The exercise: Lay out the listing from the line containing "Of the options presented as" through the last line as a Markdown table with columns Row and Text, one numbered row per line, skipping blank lines. Include no other lines.

Records:
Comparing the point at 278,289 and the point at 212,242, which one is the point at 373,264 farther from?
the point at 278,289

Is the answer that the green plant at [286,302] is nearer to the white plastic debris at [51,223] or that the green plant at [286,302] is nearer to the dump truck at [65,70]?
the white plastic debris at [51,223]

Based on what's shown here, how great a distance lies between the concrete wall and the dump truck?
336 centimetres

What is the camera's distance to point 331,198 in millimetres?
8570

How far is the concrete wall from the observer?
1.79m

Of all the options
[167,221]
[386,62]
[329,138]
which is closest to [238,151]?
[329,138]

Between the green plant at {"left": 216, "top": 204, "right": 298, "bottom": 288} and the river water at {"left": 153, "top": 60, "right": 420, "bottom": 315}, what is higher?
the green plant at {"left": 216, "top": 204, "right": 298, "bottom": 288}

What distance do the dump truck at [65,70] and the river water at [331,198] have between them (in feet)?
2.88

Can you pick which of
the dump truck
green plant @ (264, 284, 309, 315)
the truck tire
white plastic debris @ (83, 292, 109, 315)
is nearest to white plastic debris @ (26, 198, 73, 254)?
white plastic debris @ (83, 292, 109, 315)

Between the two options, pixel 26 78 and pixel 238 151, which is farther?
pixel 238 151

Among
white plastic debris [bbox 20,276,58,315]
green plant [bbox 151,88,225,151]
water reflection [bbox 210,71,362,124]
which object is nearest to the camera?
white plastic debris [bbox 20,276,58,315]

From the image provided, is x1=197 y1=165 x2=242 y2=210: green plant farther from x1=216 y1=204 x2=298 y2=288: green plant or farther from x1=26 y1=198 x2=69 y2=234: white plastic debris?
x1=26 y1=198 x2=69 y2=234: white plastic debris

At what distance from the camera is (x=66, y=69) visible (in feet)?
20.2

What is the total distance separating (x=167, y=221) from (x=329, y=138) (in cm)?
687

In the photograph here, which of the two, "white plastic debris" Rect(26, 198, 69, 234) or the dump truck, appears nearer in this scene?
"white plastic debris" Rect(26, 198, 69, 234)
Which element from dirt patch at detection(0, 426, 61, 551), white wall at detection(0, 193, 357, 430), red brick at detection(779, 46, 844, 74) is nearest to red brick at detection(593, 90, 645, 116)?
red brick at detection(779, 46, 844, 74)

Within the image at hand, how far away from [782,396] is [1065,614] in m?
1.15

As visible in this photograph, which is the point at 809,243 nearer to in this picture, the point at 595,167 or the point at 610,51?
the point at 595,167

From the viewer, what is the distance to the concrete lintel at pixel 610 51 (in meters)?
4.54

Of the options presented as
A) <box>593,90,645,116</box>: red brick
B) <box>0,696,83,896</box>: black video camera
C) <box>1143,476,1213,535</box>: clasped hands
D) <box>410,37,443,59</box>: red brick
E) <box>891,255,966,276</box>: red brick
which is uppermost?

Result below:
| Row | Text |
|---|---|
| 1 | Of the options presented as |
| 2 | A) <box>593,90,645,116</box>: red brick |
| 3 | B) <box>0,696,83,896</box>: black video camera |
| 4 | C) <box>1143,476,1213,535</box>: clasped hands |
| 5 | D) <box>410,37,443,59</box>: red brick |
| 6 | E) <box>891,255,966,276</box>: red brick |
| 7 | which is uppermost? |